» TASK TO COMPLETE: Using the entries below, restate word for word only the lines from the one with "When you look" to the final line, leaving the pictures out.

» DATASET EXTRACT:
--- BEGIN ---
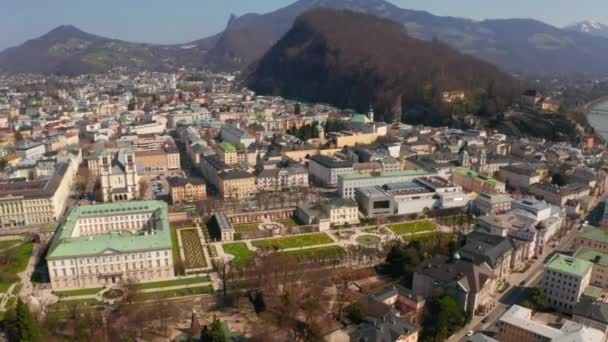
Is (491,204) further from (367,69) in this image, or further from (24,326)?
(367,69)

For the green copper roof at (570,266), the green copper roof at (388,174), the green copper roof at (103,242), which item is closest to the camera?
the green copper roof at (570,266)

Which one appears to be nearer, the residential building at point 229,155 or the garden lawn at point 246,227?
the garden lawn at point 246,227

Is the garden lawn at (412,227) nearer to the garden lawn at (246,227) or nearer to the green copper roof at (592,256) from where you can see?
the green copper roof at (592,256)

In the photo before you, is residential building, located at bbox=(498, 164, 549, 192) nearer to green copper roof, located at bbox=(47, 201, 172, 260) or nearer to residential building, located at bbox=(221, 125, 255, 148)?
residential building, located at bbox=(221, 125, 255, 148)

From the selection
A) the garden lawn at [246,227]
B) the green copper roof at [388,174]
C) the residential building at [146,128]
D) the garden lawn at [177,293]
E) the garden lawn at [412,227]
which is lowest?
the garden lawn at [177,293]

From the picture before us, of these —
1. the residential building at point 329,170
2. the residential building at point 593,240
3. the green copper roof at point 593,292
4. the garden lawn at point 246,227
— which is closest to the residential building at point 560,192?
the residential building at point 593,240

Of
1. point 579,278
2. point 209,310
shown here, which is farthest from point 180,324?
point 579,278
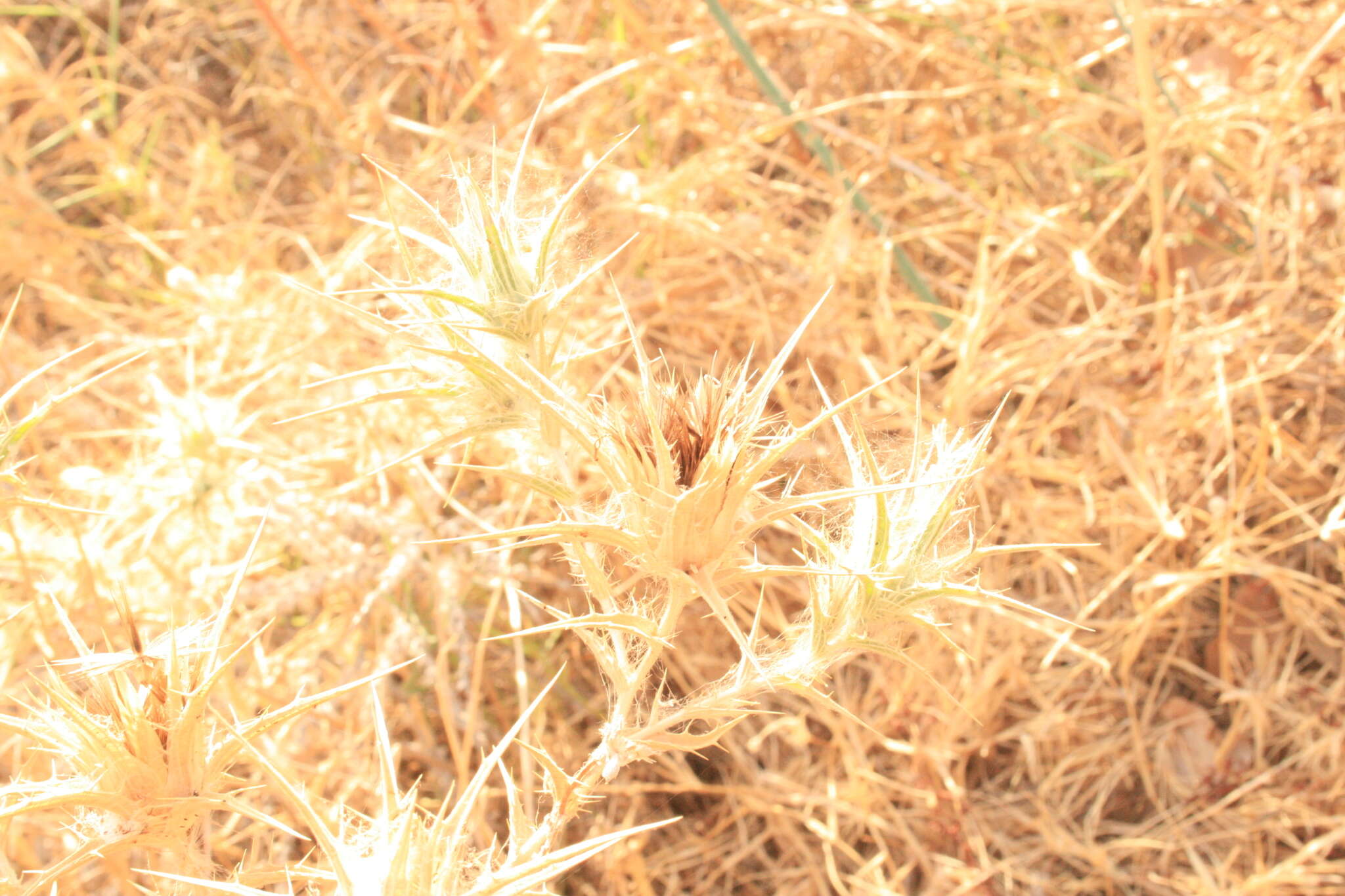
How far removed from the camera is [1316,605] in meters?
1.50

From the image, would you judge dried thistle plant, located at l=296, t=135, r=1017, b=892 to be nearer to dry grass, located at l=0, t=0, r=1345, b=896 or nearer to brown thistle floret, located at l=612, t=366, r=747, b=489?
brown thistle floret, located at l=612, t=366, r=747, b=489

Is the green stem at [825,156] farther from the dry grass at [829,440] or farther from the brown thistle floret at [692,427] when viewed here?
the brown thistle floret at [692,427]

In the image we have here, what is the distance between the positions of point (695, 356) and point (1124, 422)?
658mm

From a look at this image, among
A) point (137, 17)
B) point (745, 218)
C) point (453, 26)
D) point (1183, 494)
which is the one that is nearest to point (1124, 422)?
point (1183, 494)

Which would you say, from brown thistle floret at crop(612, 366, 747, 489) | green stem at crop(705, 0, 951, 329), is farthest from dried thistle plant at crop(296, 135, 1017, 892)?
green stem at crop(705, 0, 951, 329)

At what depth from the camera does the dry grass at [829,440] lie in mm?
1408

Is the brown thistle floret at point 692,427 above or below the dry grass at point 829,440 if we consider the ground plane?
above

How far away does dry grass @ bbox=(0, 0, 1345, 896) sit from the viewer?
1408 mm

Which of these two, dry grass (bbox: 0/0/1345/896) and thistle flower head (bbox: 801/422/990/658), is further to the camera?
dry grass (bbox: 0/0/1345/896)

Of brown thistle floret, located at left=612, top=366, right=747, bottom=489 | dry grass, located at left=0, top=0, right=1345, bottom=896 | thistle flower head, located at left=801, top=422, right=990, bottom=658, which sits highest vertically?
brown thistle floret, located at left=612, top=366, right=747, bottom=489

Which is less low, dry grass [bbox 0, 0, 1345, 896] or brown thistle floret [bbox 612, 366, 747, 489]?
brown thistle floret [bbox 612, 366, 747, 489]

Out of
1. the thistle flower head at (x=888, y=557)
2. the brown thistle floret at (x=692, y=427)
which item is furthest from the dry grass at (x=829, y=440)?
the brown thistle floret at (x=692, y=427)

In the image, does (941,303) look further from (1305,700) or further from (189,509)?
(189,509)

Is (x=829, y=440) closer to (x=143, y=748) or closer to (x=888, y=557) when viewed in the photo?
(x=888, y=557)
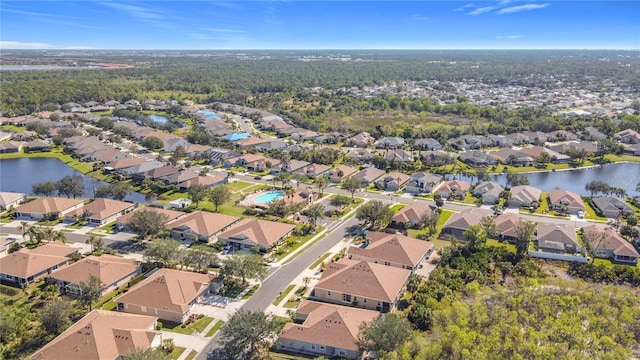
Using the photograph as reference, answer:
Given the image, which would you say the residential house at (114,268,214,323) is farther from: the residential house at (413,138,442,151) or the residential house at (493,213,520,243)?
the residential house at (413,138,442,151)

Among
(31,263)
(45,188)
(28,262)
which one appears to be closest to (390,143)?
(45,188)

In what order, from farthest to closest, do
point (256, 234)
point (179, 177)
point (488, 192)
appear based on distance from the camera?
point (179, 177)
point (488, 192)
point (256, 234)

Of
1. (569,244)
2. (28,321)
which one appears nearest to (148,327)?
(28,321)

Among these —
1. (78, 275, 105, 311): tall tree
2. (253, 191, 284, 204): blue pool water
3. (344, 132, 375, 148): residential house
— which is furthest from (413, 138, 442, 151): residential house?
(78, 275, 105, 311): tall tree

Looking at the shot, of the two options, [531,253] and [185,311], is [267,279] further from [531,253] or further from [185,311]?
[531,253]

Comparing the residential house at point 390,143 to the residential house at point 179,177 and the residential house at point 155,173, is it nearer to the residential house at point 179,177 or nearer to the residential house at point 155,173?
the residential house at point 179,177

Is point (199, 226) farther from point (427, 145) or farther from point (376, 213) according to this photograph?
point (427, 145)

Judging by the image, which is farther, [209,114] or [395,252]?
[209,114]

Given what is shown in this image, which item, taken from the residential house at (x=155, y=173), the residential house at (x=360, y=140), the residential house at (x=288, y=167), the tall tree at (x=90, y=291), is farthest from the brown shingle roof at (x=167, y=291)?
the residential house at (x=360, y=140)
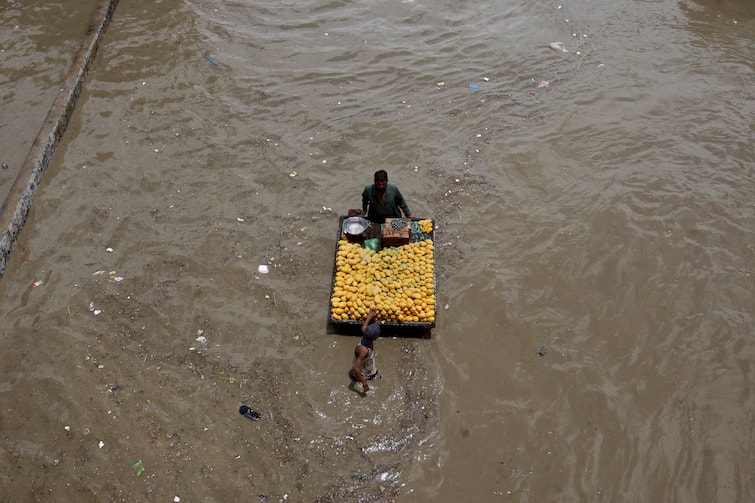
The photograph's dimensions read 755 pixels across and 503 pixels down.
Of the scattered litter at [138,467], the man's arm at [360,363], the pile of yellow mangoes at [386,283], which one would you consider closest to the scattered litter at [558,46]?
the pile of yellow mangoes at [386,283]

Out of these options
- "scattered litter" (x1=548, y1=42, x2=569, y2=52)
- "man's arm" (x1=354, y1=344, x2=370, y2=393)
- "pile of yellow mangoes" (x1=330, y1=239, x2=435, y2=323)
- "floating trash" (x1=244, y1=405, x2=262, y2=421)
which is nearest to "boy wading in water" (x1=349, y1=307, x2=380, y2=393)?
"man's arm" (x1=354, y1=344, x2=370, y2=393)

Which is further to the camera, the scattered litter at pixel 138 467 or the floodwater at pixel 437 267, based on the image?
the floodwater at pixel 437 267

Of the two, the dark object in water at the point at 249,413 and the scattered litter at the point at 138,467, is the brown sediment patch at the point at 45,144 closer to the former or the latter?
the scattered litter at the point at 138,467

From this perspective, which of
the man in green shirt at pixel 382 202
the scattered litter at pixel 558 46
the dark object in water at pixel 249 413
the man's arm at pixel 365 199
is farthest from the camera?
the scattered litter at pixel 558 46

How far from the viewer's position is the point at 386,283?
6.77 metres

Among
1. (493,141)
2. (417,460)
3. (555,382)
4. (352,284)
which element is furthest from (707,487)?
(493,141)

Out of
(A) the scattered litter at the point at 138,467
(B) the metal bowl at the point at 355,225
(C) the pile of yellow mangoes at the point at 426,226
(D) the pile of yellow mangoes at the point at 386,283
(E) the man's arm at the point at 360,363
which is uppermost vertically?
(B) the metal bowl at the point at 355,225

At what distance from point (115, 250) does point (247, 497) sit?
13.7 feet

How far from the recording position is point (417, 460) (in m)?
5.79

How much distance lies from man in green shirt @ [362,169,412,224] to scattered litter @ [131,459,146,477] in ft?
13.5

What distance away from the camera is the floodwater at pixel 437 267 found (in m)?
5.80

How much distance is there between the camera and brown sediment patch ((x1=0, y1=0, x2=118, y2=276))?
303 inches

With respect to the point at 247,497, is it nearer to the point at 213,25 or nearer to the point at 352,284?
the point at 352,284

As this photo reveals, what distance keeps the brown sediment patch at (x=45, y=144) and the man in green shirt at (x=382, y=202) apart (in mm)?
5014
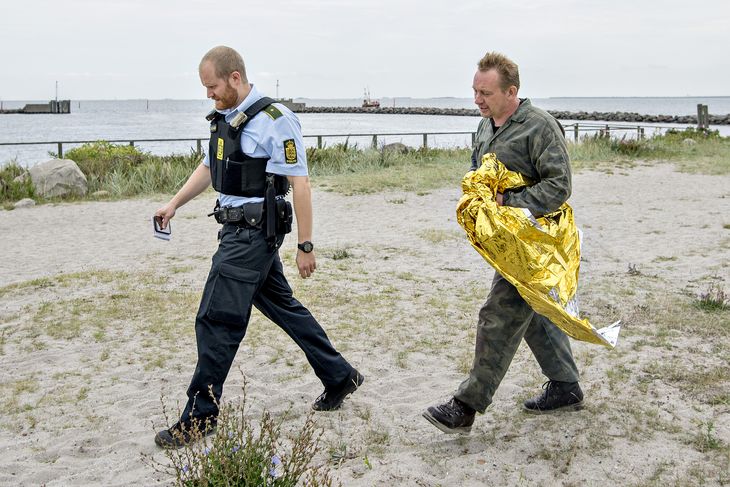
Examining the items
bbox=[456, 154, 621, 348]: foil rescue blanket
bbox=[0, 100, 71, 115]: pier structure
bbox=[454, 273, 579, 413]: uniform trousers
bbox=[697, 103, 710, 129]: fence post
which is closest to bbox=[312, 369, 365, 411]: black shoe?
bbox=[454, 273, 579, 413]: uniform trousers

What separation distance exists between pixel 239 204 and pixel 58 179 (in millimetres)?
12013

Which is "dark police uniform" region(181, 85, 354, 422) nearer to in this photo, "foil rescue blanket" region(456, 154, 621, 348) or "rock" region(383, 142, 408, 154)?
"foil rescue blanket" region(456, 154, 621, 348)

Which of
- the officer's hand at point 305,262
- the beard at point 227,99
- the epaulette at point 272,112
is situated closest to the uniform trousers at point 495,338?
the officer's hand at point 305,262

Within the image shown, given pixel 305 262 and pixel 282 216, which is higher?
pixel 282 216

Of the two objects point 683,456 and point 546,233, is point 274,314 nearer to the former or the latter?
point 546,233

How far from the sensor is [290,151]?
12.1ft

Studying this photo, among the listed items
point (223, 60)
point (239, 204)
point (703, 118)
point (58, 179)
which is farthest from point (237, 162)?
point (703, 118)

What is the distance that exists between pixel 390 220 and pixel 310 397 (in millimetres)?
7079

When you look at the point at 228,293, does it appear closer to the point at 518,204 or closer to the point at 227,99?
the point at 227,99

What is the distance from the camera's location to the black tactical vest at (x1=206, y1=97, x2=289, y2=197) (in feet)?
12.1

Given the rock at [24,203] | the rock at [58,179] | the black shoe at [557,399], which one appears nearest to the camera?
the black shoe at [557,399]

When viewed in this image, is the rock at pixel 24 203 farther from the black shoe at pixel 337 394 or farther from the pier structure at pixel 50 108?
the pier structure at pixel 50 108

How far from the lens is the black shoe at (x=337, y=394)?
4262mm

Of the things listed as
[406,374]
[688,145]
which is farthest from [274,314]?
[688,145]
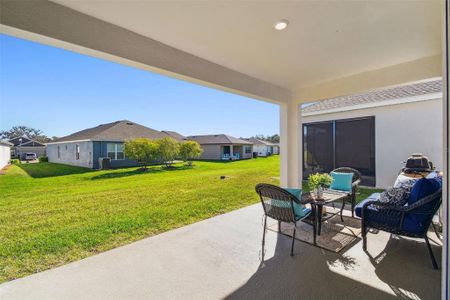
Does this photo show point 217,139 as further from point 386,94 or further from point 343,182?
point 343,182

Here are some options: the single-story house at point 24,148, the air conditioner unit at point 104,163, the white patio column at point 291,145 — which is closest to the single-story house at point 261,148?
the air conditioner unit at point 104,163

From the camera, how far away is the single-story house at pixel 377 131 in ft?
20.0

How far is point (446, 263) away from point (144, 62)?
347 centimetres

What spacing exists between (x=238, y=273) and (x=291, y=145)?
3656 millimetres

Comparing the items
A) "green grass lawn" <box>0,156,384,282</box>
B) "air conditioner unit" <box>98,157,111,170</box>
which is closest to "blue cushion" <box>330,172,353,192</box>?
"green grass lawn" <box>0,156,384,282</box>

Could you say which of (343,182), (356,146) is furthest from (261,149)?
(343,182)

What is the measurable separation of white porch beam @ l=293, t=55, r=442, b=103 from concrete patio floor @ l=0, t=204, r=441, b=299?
--- END ---
» FINAL RESULT:
When you look at the point at 228,293, does it appear closer to the point at 518,204 or closer to the point at 227,99?
the point at 227,99

What is the distance from the camera's location to the black tactical vest at (x1=206, y1=97, x2=289, y2=197) (in feet)?
12.1

Given the rock at [24,203] | the rock at [58,179] | the black shoe at [557,399], which one appears nearest to the camera?
the black shoe at [557,399]

When viewed in this image, is the rock at pixel 24 203 farther from the black shoe at pixel 337 394 or farther from the pier structure at pixel 50 108?
the pier structure at pixel 50 108

How far from the lens is the black shoe at (x=337, y=394)?
4262mm

Of the things listed as
[406,374]
[688,145]
which is farthest from [274,314]?
[688,145]
Does this photo show point 217,139 as further from point 386,94 or further from point 343,182?
point 343,182

Here are some options: the single-story house at point 24,148, the air conditioner unit at point 104,163, the white patio column at point 291,145 — which is closest to the single-story house at point 261,148?
the air conditioner unit at point 104,163

From the camera, how far away is the single-story house at pixel 377 131 in ft?
20.0

How far is point (446, 263) away from point (144, 62)?
347 centimetres

What spacing exists between (x=238, y=273) and (x=291, y=145)?
3656 millimetres

Comparing the items
A) "green grass lawn" <box>0,156,384,282</box>
B) "air conditioner unit" <box>98,157,111,170</box>
which is closest to "blue cushion" <box>330,172,353,192</box>?
"green grass lawn" <box>0,156,384,282</box>

Could you say which of (343,182), (356,146) is furthest from (261,149)?
(343,182)

What is the measurable separation of white porch beam @ l=293, t=55, r=442, b=103 from concrete patio floor @ l=0, t=204, r=441, b=299?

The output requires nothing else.